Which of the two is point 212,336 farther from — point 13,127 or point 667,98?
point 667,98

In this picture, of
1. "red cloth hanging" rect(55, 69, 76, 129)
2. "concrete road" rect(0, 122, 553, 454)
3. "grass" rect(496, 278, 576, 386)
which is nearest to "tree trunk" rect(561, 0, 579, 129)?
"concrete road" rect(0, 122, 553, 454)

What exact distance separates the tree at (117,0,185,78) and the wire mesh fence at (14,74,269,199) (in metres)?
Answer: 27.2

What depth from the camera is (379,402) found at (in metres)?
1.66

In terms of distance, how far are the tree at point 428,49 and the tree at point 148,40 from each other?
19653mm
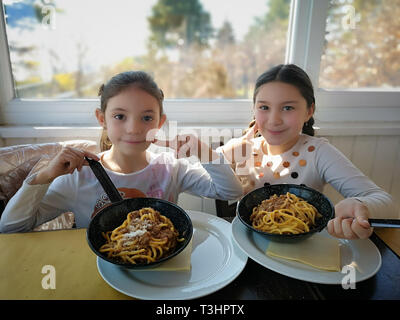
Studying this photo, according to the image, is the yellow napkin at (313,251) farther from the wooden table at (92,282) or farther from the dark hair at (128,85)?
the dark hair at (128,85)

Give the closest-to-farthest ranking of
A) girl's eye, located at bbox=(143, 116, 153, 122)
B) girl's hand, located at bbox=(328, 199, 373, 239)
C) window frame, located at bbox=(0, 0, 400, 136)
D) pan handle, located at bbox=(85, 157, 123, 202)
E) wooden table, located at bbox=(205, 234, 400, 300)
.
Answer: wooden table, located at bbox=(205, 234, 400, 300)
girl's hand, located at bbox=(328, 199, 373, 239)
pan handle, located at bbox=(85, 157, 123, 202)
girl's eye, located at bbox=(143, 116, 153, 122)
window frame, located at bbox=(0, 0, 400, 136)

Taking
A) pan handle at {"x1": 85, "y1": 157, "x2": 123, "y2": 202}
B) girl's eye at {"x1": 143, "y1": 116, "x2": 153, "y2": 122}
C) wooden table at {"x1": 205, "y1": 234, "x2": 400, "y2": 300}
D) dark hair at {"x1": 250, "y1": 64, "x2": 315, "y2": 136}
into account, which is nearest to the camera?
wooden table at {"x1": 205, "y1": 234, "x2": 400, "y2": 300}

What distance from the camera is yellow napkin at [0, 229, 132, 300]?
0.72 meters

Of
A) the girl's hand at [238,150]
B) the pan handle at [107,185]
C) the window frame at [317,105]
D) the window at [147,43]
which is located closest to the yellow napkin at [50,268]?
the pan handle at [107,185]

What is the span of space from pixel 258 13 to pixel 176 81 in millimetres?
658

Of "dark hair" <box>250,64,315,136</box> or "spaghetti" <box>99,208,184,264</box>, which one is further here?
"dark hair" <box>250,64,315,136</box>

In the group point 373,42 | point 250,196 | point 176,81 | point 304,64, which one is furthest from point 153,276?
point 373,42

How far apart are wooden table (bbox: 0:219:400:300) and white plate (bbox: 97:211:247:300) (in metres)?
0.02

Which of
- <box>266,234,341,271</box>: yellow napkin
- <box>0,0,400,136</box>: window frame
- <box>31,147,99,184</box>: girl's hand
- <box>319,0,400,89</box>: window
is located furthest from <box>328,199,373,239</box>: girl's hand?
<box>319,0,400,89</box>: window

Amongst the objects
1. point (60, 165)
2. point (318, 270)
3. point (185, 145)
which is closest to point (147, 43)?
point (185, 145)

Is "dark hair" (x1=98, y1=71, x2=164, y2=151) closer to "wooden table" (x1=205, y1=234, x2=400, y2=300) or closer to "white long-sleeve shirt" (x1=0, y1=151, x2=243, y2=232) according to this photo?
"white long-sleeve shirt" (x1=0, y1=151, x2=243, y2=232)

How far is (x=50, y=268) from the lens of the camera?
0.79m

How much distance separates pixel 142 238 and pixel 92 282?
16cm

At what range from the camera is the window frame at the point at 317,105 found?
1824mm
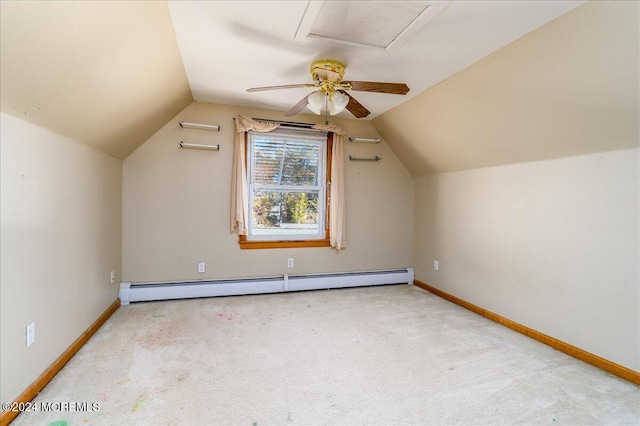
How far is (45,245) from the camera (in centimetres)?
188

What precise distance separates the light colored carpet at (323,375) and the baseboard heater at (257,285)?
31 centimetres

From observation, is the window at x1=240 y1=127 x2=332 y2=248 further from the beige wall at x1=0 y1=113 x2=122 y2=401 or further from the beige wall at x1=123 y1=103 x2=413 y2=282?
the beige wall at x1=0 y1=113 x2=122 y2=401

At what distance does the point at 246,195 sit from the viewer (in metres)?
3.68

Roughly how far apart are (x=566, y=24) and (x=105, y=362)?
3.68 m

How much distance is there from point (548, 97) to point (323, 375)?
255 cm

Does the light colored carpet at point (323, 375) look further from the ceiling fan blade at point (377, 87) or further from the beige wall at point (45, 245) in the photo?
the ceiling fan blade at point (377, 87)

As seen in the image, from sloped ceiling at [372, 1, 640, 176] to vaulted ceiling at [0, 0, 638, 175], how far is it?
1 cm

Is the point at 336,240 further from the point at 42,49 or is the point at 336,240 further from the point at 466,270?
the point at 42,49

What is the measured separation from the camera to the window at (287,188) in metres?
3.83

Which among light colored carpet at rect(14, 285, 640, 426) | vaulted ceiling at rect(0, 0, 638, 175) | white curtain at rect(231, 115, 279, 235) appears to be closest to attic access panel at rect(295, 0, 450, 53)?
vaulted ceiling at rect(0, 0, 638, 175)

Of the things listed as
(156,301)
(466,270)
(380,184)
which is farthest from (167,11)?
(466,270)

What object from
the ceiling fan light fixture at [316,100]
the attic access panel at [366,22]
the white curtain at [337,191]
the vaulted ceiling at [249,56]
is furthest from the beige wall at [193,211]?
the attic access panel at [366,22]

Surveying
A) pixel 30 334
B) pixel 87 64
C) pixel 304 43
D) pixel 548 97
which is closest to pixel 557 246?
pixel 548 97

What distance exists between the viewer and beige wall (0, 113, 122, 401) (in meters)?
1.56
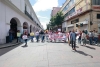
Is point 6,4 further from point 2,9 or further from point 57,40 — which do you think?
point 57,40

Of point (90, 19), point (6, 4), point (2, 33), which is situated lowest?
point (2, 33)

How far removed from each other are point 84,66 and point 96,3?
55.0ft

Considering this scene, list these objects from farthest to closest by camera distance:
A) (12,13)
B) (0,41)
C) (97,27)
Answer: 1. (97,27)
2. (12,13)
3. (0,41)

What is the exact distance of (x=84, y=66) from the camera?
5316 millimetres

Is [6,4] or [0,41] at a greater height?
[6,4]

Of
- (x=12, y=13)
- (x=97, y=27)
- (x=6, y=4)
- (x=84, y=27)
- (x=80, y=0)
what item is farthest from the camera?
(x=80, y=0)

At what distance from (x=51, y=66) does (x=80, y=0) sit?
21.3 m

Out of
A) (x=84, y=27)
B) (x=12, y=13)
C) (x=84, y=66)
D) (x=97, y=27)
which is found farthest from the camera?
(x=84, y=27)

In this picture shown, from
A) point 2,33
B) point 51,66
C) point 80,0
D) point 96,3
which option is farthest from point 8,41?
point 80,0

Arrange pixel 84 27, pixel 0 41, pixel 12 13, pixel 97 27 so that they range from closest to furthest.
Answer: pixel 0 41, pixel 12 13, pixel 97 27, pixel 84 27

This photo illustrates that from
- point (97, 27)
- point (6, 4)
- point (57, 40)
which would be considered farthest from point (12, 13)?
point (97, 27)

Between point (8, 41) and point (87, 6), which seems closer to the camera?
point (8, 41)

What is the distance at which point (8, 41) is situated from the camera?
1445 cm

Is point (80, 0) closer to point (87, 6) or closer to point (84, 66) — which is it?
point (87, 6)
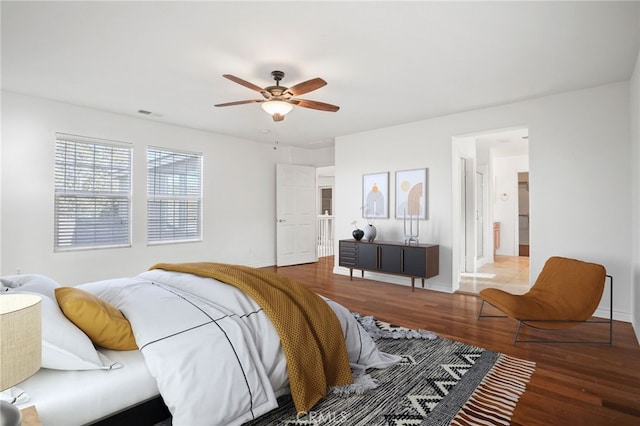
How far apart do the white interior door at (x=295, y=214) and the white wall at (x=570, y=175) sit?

» **EXERCISE DIRECTIONS**: Print every record above exactly as written, leaving out the pictures.

» **ANSWER TO THIS TASK**:
Which of the two is point 212,336 farther from — point 13,127 or point 667,98?
point 667,98

In this picture, of
1. "red cloth hanging" rect(55, 69, 76, 129)
2. "concrete road" rect(0, 122, 553, 454)
3. "grass" rect(496, 278, 576, 386)
which is nearest to "tree trunk" rect(561, 0, 579, 129)?
"concrete road" rect(0, 122, 553, 454)

What exact distance separates the tree at (117,0,185,78) and the wire mesh fence at (14,74,269,199) (in metres)?
Answer: 27.2

What depth from the camera is (379,402) found at (in metres)?
1.66

In terms of distance, how far are the tree at point 428,49 and the tree at point 148,40 from each other?
19653mm
Studying this photo, according to the image, is the yellow napkin at (313,251) farther from the wooden table at (92,282) or farther from the dark hair at (128,85)?
the dark hair at (128,85)

Give the closest-to-farthest ranking of
A) girl's eye, located at bbox=(143, 116, 153, 122)
B) girl's hand, located at bbox=(328, 199, 373, 239)
C) window frame, located at bbox=(0, 0, 400, 136)
D) pan handle, located at bbox=(85, 157, 123, 202)
E) wooden table, located at bbox=(205, 234, 400, 300)
.
Answer: wooden table, located at bbox=(205, 234, 400, 300)
girl's hand, located at bbox=(328, 199, 373, 239)
pan handle, located at bbox=(85, 157, 123, 202)
girl's eye, located at bbox=(143, 116, 153, 122)
window frame, located at bbox=(0, 0, 400, 136)

Taking
A) pan handle at {"x1": 85, "y1": 157, "x2": 123, "y2": 202}
B) girl's eye at {"x1": 143, "y1": 116, "x2": 153, "y2": 122}
C) wooden table at {"x1": 205, "y1": 234, "x2": 400, "y2": 300}
D) dark hair at {"x1": 250, "y1": 64, "x2": 315, "y2": 136}
into account, which is nearest to the camera?
wooden table at {"x1": 205, "y1": 234, "x2": 400, "y2": 300}

What distance from the camera is yellow napkin at [0, 229, 132, 300]?
0.72 meters

Of
A) the girl's hand at [238,150]
B) the pan handle at [107,185]
C) the window frame at [317,105]
D) the window at [147,43]
which is located closest to the yellow napkin at [50,268]?
the pan handle at [107,185]

What is the span of space from pixel 258 13 to pixel 176 81 in millimetres?
658

Of "dark hair" <box>250,64,315,136</box> or "spaghetti" <box>99,208,184,264</box>, which one is further here?
"dark hair" <box>250,64,315,136</box>

In the group point 373,42 | point 250,196 | point 176,81 | point 304,64, which one is furthest from point 153,276?
point 373,42

How far apart are wooden table (bbox: 0:219:400:300) and white plate (bbox: 97:211:247:300) (in metres)?
0.02

Which of
- <box>266,234,341,271</box>: yellow napkin
- <box>0,0,400,136</box>: window frame
- <box>31,147,99,184</box>: girl's hand
- <box>319,0,400,89</box>: window
is located furthest from <box>328,199,373,239</box>: girl's hand?
<box>319,0,400,89</box>: window

Amongst the objects
1. point (60, 165)
2. point (318, 270)
3. point (185, 145)
which is closest to point (147, 43)?
point (185, 145)

Is "dark hair" (x1=98, y1=71, x2=164, y2=151) closer to "wooden table" (x1=205, y1=234, x2=400, y2=300) or closer to "white long-sleeve shirt" (x1=0, y1=151, x2=243, y2=232) according to this photo?
"white long-sleeve shirt" (x1=0, y1=151, x2=243, y2=232)

How far is (x=50, y=268) from the lens of the camera?
0.79m

How much distance separates pixel 142 238 and pixel 92 282?
16cm

At what range from the camera is the window frame at the point at 317,105 found?
1824mm
How far is (45,245) from the camera (in centimetres)?
188

What precise distance separates the light colored carpet at (323,375) and the baseboard heater at (257,285)?
31 centimetres

From observation, is the window at x1=240 y1=127 x2=332 y2=248 further from the beige wall at x1=0 y1=113 x2=122 y2=401 or further from the beige wall at x1=123 y1=103 x2=413 y2=282?
the beige wall at x1=0 y1=113 x2=122 y2=401

At what distance does the point at 246,195 sit from the viewer (in metres)?
3.68

Roughly how far apart are (x=566, y=24) and (x=105, y=362)?
3.68 m

How much distance is there from point (548, 97) to point (323, 375)?
255 cm

Does the light colored carpet at point (323, 375) look further from the ceiling fan blade at point (377, 87) or further from the beige wall at point (45, 245) in the photo?
the ceiling fan blade at point (377, 87)

As seen in the image, from sloped ceiling at [372, 1, 640, 176] to vaulted ceiling at [0, 0, 638, 175], how far is it?
1 cm

Is the point at 336,240 further from the point at 42,49 or is the point at 336,240 further from the point at 466,270?
the point at 42,49

What is the measured separation from the camera to the window at (287,188) in metres?
3.83

Which among light colored carpet at rect(14, 285, 640, 426) | vaulted ceiling at rect(0, 0, 638, 175) | white curtain at rect(231, 115, 279, 235) appears to be closest to attic access panel at rect(295, 0, 450, 53)?
vaulted ceiling at rect(0, 0, 638, 175)

Of the things listed as
(156,301)
(466,270)
(380,184)
which is farthest from (167,11)?
(466,270)

What object from
the ceiling fan light fixture at [316,100]
the attic access panel at [366,22]
the white curtain at [337,191]
the vaulted ceiling at [249,56]
is furthest from the beige wall at [193,211]?
the attic access panel at [366,22]

Surveying
A) pixel 30 334
B) pixel 87 64
C) pixel 304 43
D) pixel 548 97
which is closest to pixel 557 246?
pixel 548 97

What distance exists between the viewer and beige wall (0, 113, 122, 401) (in meters)?
1.56
Is point 6,4 further from point 2,9 or further from point 57,40 — which do you think?
point 57,40

Of point (90, 19), point (6, 4), point (2, 33), which is situated lowest?
point (2, 33)

How far removed from each other are point 84,66 and point 96,3?
55.0ft

Considering this scene, list these objects from farthest to closest by camera distance:
A) (12,13)
B) (0,41)
C) (97,27)
Answer: 1. (97,27)
2. (12,13)
3. (0,41)

What is the exact distance of (x=84, y=66) from the camera?
5316 millimetres

Is [6,4] or [0,41] at a greater height?
[6,4]

Of
- (x=12, y=13)
- (x=97, y=27)
- (x=6, y=4)
- (x=84, y=27)
- (x=80, y=0)
what item is farthest from the camera?
(x=80, y=0)

At what distance from (x=51, y=66) does (x=80, y=0) sit?
21.3 m

Out of
A) (x=84, y=27)
B) (x=12, y=13)
C) (x=84, y=66)
D) (x=97, y=27)
which is found farthest from the camera?
(x=84, y=27)

In this picture shown, from
A) point 2,33
B) point 51,66
C) point 80,0
D) point 96,3
which option is farthest from point 8,41?
point 80,0

Arrange pixel 84 27, pixel 0 41, pixel 12 13, pixel 97 27 so that they range from closest to furthest.
Answer: pixel 0 41, pixel 12 13, pixel 97 27, pixel 84 27

This photo illustrates that from
- point (97, 27)
- point (6, 4)
- point (57, 40)
which would be considered farthest from point (12, 13)?
point (97, 27)

Between point (8, 41) and point (87, 6), which seems closer to the camera?
point (8, 41)

What is the distance at which point (8, 41) is situated from the camera?
1445 cm

Is point (80, 0) closer to point (87, 6) or closer to point (84, 66) — which is it?
point (87, 6)
How far apart do the white interior door at (x=295, y=214) and the white wall at (x=570, y=175) sit?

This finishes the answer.